CDU-geführte Bundesregierung macht es vor: Kommunen werden nicht allein gelassen

„Die SPD-Grüne-SSW-Landesregierung in Schleswig-Holstein sollte sich mal ein Beispiel an der CDU-geführten Bundesregierung nehmen.“ Dieses fordert der Landesvorsitzende der Kommunalpolitischen Vereinigung der CDU Schleswig-Holstein (KPV), der CDU-Bundestagsabgeordnete Ingbert Liebing. Der Bund plant weitere finanzielle Unterstützung der Kommunen in Milliardenhöhe. Es soll mehr Geld für Kosten der Unterkunft, höherer Anteil an der Umsatzsteuer und zusätzliche Bundesmittel für den Ausbau der Kinderbetreuung geben. Die Bundesregierung hat heute ein Gesetz zur weiteren Entlastung von Ländern und Kommunen ab 2015 bis 2017 auf den Weg gebracht.

„Der Bund lässt die Kommunen nicht wie die SPD-geführte Landesregierung in Stich.

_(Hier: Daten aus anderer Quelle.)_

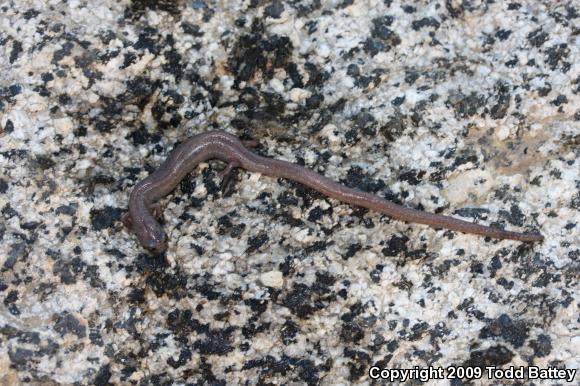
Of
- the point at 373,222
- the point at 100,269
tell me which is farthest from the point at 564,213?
the point at 100,269

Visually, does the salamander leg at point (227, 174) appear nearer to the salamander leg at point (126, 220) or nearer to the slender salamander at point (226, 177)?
the slender salamander at point (226, 177)

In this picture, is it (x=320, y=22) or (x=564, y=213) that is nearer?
(x=564, y=213)

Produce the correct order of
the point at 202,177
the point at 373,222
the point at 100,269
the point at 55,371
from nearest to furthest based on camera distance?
the point at 55,371 < the point at 100,269 < the point at 373,222 < the point at 202,177

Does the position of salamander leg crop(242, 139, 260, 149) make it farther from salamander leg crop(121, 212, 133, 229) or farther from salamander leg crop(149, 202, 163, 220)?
salamander leg crop(121, 212, 133, 229)

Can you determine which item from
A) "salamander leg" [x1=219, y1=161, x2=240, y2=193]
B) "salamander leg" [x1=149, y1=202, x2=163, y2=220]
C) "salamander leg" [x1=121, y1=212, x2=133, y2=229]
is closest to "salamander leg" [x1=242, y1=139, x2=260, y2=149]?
"salamander leg" [x1=219, y1=161, x2=240, y2=193]

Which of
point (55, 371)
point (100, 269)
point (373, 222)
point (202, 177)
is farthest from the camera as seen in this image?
point (202, 177)

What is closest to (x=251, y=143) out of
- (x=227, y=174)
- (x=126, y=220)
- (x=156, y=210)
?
(x=227, y=174)

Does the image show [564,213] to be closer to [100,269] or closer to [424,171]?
[424,171]
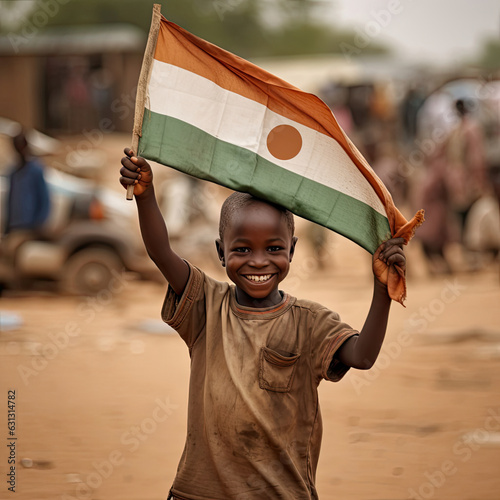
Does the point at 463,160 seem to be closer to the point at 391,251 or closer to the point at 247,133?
the point at 247,133

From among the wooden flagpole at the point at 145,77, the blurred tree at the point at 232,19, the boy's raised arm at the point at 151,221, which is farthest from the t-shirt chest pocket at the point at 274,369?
the blurred tree at the point at 232,19

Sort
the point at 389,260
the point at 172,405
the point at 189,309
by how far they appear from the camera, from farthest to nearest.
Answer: the point at 172,405 < the point at 189,309 < the point at 389,260

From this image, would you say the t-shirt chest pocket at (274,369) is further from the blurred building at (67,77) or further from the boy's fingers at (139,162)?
the blurred building at (67,77)

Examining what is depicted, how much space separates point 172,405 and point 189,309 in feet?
11.9

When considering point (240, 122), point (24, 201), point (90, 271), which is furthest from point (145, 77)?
point (90, 271)

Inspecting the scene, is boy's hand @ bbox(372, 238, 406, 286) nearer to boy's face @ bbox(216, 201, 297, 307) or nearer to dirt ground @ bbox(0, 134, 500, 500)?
boy's face @ bbox(216, 201, 297, 307)

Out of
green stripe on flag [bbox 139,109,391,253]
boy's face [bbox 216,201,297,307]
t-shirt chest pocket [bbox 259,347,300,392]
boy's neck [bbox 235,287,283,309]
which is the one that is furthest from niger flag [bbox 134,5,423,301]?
t-shirt chest pocket [bbox 259,347,300,392]

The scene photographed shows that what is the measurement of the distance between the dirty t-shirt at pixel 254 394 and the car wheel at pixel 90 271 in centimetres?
786

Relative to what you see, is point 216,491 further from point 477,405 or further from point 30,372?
point 30,372

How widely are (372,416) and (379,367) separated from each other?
56.5 inches

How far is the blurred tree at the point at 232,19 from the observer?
1491 inches

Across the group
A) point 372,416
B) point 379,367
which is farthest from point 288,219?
point 379,367

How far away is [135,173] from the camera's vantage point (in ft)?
8.39

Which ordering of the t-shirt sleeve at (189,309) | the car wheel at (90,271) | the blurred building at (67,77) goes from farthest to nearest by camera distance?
the blurred building at (67,77) < the car wheel at (90,271) < the t-shirt sleeve at (189,309)
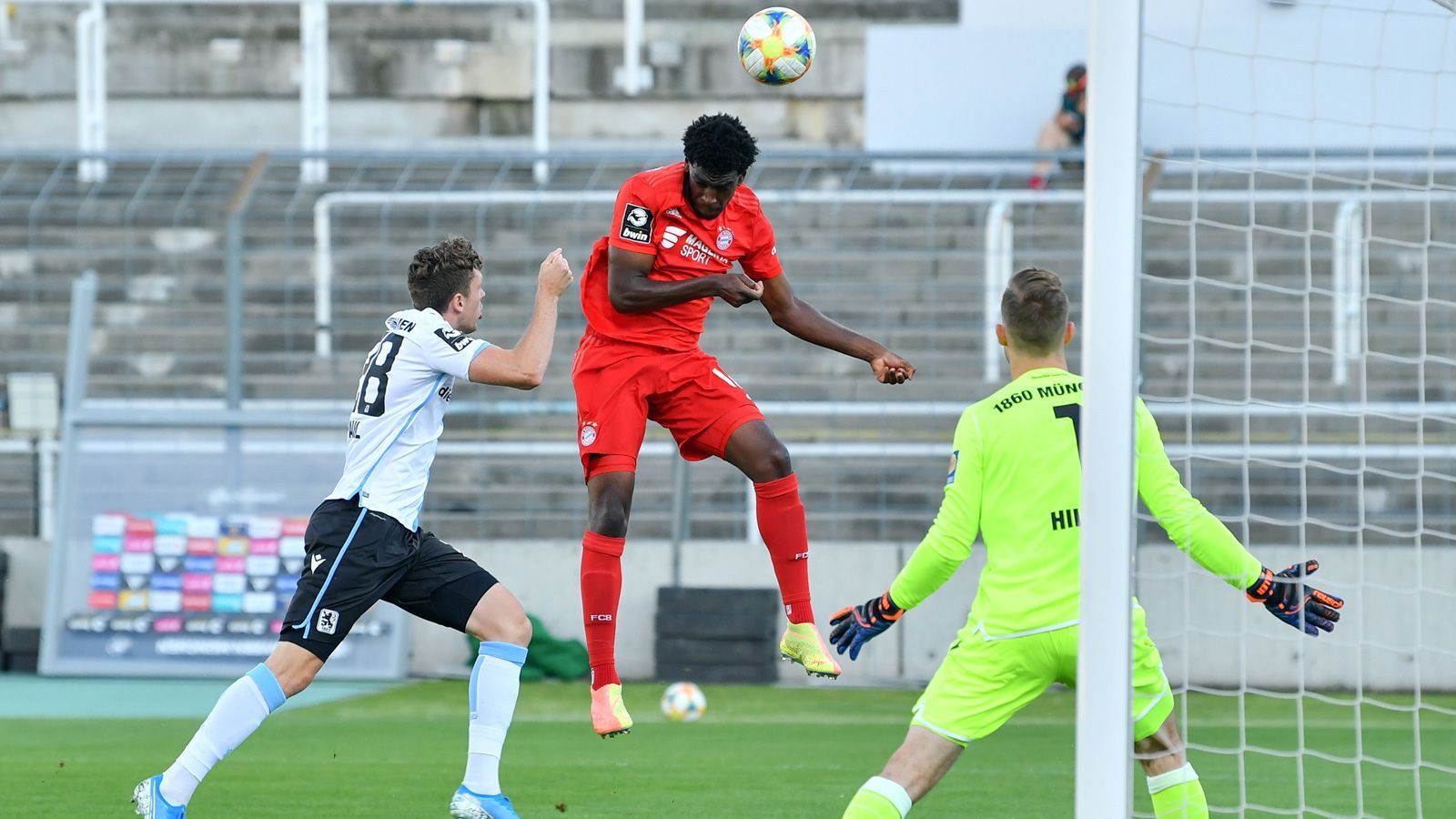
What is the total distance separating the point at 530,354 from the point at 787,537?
1599mm

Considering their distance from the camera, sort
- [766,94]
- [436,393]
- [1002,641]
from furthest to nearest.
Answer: [766,94] → [436,393] → [1002,641]

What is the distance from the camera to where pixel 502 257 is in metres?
13.1

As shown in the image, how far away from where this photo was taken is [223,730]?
5.59 meters

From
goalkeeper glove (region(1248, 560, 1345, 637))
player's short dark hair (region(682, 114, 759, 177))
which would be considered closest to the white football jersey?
player's short dark hair (region(682, 114, 759, 177))

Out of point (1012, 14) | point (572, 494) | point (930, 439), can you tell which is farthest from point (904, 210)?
point (1012, 14)

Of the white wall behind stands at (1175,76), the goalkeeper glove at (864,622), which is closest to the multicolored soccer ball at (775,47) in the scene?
the goalkeeper glove at (864,622)

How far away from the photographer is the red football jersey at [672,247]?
643cm

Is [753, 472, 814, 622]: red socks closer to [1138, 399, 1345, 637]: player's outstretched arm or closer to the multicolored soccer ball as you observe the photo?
the multicolored soccer ball

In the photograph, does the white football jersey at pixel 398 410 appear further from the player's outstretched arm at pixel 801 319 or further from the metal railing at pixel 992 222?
the metal railing at pixel 992 222

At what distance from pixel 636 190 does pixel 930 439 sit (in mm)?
5629

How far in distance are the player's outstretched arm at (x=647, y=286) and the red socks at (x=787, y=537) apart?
0.81 m

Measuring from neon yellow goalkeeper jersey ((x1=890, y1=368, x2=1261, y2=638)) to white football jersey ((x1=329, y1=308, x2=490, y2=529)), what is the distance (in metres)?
1.85

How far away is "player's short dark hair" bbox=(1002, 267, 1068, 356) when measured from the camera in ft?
15.7

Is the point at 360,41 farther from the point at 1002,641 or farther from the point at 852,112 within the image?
the point at 1002,641
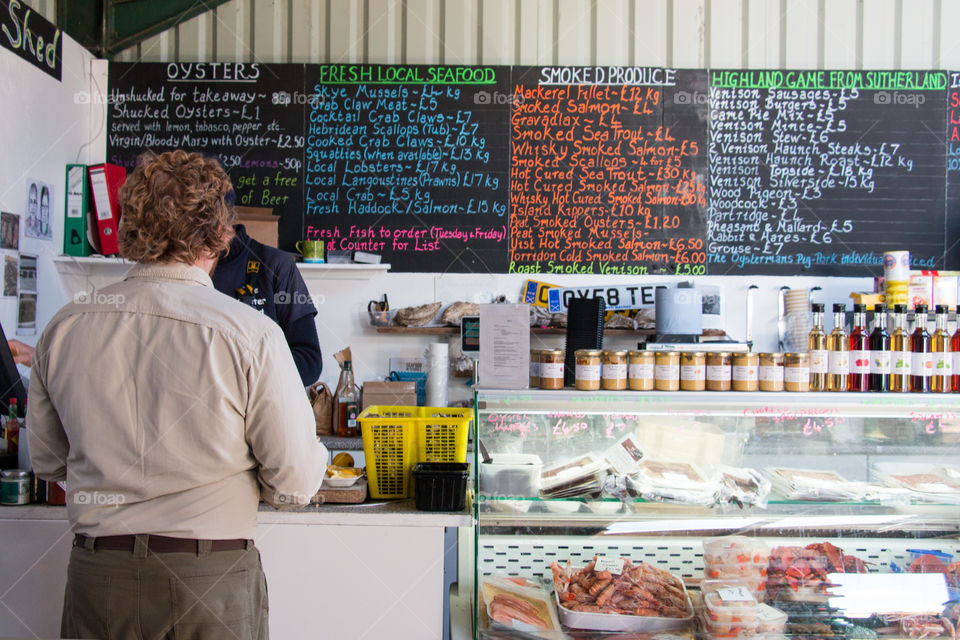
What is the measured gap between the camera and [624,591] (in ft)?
6.97

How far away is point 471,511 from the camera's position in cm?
211

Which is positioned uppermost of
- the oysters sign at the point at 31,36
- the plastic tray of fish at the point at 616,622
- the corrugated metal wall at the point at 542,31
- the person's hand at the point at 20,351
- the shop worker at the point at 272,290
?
the corrugated metal wall at the point at 542,31

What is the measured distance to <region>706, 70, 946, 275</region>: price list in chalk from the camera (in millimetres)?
4199

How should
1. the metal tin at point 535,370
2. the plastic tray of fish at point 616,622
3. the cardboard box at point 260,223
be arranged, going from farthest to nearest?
the cardboard box at point 260,223 < the metal tin at point 535,370 < the plastic tray of fish at point 616,622

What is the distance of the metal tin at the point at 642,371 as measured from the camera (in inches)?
89.1

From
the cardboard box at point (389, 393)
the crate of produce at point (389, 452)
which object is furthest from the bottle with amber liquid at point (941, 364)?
the cardboard box at point (389, 393)

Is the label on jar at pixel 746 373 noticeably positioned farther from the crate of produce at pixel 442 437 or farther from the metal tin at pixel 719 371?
the crate of produce at pixel 442 437

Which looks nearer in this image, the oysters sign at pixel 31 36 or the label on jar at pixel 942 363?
the label on jar at pixel 942 363

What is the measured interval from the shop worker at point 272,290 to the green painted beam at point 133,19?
228cm

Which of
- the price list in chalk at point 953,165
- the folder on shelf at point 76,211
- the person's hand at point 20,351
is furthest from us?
the price list in chalk at point 953,165

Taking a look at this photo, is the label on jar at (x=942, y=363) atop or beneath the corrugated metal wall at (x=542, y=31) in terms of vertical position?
beneath

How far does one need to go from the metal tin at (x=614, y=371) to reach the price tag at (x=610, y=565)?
1.70 feet

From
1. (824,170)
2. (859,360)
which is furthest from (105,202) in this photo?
(824,170)

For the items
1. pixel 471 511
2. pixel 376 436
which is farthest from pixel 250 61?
pixel 471 511
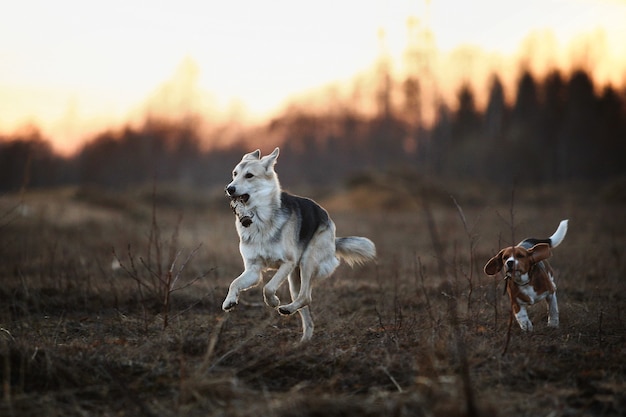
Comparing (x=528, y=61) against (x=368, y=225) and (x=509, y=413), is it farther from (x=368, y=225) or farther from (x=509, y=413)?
(x=509, y=413)

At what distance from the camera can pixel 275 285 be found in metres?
5.46

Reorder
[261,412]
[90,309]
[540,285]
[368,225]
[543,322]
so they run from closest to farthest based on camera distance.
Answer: [261,412], [540,285], [543,322], [90,309], [368,225]

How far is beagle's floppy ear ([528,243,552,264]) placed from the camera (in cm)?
599

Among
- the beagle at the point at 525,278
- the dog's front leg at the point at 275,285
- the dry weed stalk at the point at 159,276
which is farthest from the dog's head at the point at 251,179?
the beagle at the point at 525,278

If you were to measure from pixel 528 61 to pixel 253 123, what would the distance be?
29.4 metres

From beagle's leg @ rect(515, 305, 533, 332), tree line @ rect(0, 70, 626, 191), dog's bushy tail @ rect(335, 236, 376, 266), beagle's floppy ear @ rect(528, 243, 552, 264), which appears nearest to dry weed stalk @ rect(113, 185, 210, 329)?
dog's bushy tail @ rect(335, 236, 376, 266)

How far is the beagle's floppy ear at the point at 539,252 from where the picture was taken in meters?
5.99

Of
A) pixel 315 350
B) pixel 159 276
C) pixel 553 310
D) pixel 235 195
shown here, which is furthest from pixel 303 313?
pixel 553 310

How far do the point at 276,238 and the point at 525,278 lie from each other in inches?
111

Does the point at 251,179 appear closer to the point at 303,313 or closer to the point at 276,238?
the point at 276,238

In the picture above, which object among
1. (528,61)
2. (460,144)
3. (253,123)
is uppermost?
(528,61)

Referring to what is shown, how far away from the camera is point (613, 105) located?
4878 centimetres

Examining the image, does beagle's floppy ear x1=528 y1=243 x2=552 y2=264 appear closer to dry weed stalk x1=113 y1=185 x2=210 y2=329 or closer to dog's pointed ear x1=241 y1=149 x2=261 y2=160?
dog's pointed ear x1=241 y1=149 x2=261 y2=160

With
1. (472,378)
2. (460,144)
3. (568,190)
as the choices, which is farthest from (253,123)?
(472,378)
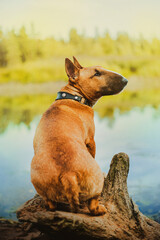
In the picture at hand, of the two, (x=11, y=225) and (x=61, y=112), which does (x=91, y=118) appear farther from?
(x=11, y=225)

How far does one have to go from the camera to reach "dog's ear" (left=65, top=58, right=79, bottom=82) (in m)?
5.13

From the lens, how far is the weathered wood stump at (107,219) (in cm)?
410

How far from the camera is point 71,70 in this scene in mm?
5191

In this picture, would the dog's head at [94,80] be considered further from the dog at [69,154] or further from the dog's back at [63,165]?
the dog's back at [63,165]

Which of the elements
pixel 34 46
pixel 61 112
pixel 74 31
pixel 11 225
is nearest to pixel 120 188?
pixel 61 112

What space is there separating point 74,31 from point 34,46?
9181 millimetres

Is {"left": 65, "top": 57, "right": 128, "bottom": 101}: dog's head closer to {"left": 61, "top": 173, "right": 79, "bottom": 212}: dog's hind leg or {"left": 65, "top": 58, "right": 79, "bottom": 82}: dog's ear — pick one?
{"left": 65, "top": 58, "right": 79, "bottom": 82}: dog's ear

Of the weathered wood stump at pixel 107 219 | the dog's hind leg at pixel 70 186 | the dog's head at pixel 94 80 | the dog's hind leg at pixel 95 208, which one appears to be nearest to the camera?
the dog's hind leg at pixel 70 186

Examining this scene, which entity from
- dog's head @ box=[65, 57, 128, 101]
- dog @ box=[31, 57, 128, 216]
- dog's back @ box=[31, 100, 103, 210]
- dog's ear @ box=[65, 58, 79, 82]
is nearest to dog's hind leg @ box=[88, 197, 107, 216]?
dog @ box=[31, 57, 128, 216]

Vielmehr setzt die unionsgeführte Koalition die Politik der Entlastung der Kommunen und der Länder wie versprochen nahtlos fort. Jetzt ist es Aufgabe der Länder, für eine auskömmliche Finanzausstattung der Kommunen zu sorgen. Die CDU-Kommunalpolitiker fordern die Landesregierung auf, die vorgesehenen Leistungen des Bundes ungekürzt an die Kommunen weiterzugeben.“

Hintergrund:
Bereits in der letzten Legislaturperiode war es die CDU, die die Kommunen wesentlich durch die hundertprozentige Übernahme der Kosten für die Grundsicherung entlastet hat. Jetzt sind weitere Entlastungen in den Jahren 2015 bis 2017 in Höhe von über einer Milliarde Euro pro Jahr vorgesehen. Der Bundesanteil an den Kosten der Unterkunft und der Gemeindeanteil an der Umsatzsteuer werden weiter angehoben. Die Gemeinden können damit ihre wichtigen Aufgaben der Daseinsvorsorge und der lokalen Infrastruktur wahrnehmen.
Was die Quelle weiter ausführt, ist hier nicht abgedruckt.